Studies on conflict prediction and prevention often investigate places that experience civil war and try to determine why they occurred, with the idea that knowing the answer can inform policymaking efforts. This approach has two weaknesses. First, it provides an incomplete understanding of conflict, as there are no comparisons between these observed cases and a set of systematically chosen and similar peers. Second, it does not answer the question of whether the international community can identify risk factors in time to do anything about them.
We set out to address both gaps by asking a simple question: If we sought to predict conflict far enough in the future for policies to intervene, what factors would help explain cases where we expected conflict but instead saw peace, and what factors would help explain cases where we expected peace but instead saw conflict? Put more succinctly, what factors explain unexpected resilience and unexpected fragility, and are any of those factors ones that the international community could influence if it had sufficient advanced warning?
To answer these questions, we use a three-step combination of statistical learning models, matching algorithms, and qualitative case studies. In the first phase of our study, we identify cases of unexpected resilience and unexpected fragility by using country-year data from 1995 to 2015. For each country-year observation, we record whether a conflict onset took place five years in the future, and add measurements for dozens of variables common to quantitative studies of conflict onset. These include, but are not limited to, previous coups, human rights violations, elections, ethnic fractionalization, terrain ruggedness, legal system origins, gross domestic product, mortality rates, foreign direct investment, and agricultural productivity.
We train a statistical learning model—in our case, a linear discriminant analysis—on the entirety of these data using cross-validation to make sure the model chosen is one that works well out-of-sample. The model effectively identifies the patterns in the data that explain conflict onset five years into the future. We then use the trained model to predict conflict onset on the exact same data (after removing the conflict onset variable). Unsurprisingly, the predictions are quite good, but the model does occasionally predict conflict in a country-year when there is none (a false positive) and peace when there is conflict (a false negative). These false positives and false negatives are cases of unexpected resilience and unexpected fragility, respectively.

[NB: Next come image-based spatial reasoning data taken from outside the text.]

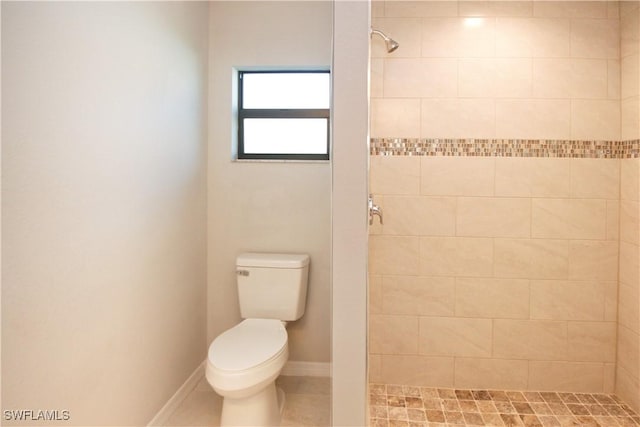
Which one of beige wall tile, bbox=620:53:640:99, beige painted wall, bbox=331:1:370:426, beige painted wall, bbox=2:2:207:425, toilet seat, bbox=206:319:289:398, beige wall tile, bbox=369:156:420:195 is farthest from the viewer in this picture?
beige wall tile, bbox=369:156:420:195

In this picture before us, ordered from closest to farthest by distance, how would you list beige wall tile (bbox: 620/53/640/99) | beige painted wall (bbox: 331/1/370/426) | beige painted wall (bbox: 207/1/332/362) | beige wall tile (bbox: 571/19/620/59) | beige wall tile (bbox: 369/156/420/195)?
beige painted wall (bbox: 331/1/370/426)
beige wall tile (bbox: 620/53/640/99)
beige wall tile (bbox: 571/19/620/59)
beige wall tile (bbox: 369/156/420/195)
beige painted wall (bbox: 207/1/332/362)

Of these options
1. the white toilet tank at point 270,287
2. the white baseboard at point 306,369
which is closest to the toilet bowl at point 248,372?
the white toilet tank at point 270,287

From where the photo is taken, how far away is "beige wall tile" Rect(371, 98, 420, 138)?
227cm

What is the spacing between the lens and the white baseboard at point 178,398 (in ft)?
6.35

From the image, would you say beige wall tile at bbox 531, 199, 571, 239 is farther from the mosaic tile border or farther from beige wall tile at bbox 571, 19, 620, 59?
beige wall tile at bbox 571, 19, 620, 59

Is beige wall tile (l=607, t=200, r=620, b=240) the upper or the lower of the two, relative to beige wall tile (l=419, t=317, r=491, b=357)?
upper

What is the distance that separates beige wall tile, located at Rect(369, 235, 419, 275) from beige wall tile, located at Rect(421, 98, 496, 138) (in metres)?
0.62

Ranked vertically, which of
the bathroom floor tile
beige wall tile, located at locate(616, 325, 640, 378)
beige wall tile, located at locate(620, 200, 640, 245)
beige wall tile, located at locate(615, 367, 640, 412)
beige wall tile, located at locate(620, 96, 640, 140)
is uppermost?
beige wall tile, located at locate(620, 96, 640, 140)

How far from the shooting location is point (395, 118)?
7.47 ft

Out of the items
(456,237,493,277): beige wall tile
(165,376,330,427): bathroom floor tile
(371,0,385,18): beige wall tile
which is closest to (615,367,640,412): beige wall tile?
(456,237,493,277): beige wall tile

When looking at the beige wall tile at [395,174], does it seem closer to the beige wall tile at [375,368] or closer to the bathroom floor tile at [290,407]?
the beige wall tile at [375,368]

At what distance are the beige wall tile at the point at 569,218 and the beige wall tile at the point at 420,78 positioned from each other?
2.66ft

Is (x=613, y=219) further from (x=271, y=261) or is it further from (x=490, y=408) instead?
(x=271, y=261)

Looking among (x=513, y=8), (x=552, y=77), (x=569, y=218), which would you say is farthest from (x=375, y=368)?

Second, we use statistical matching algorithms to find cases to compare against these unexpected observations. The idea is to find the most similar place that turned out well (or poorly) so that we can look for patterns in what separates the two. For example, our model falsely predicts that Burundi should have had a conflict onset in 2008. To better understand this case of unexpected resilience, we need to find another country-year that is very similar to Burundi in 2008 on as many dimensions as possible, except that it did experience a conflict onset. In our analysis, this closest observation is the Central African Republic in 2009. We use this process to find comparisons for each country-year with unexpected onset or unexpected peace.
To recap, this process produces a list of surprising cases, which come from our statistical learning model, and a counterpart list of similar cases with the opposite outcome, produced using statistical matching methods. Both steps relied solely on quantitative data.
Because such data do not capture a broad range of political factors that the international community can affect, our third and final step is deep qualitative analyses of each pair of cases. The qualitative work lets us determine whether previously unrecognized factors can explain unexpected resilience or fragility, and therefore suggest new opportunities for intervention.
What do these comparisons tell us? We find strong evidence that a consistent difference between expected peace and observed conflict, and vice versa, is whether aggrieved minority groups could participate in politics and influence government policy. In addition, political exclusion of minorities appears to matter even more during economic downturns. These results suggest that policymakers ought to promote formal power-sharing or other processes that give greater voice to minority groups. Such efforts are particularly likely to stave off conflict if implemented in moments when ethnically divided societies suffer significant negative economic events. The international community should also push back against policy initiatives that would have differential and negative impacts on a country’s aggrieved populations, as in one case such an initiative pushed an otherwise stable polity into conflict.
Moving beyond the immediate context, our study employed a practical combination of quantitative and qualitative methods that is unique to studies of civil war. The statistical models allow us to systematically incorporate and analyze large amounts of information, in turn generating a rigorously selected pool of cases to study more deeply. The subsequent qualitative comparisons help highlight critical yet overlooked factors that could better inform both scholarship and policymaking. On theoretical and empirical grounds, our report shows that future research would be well-served by adopting this integrated approach.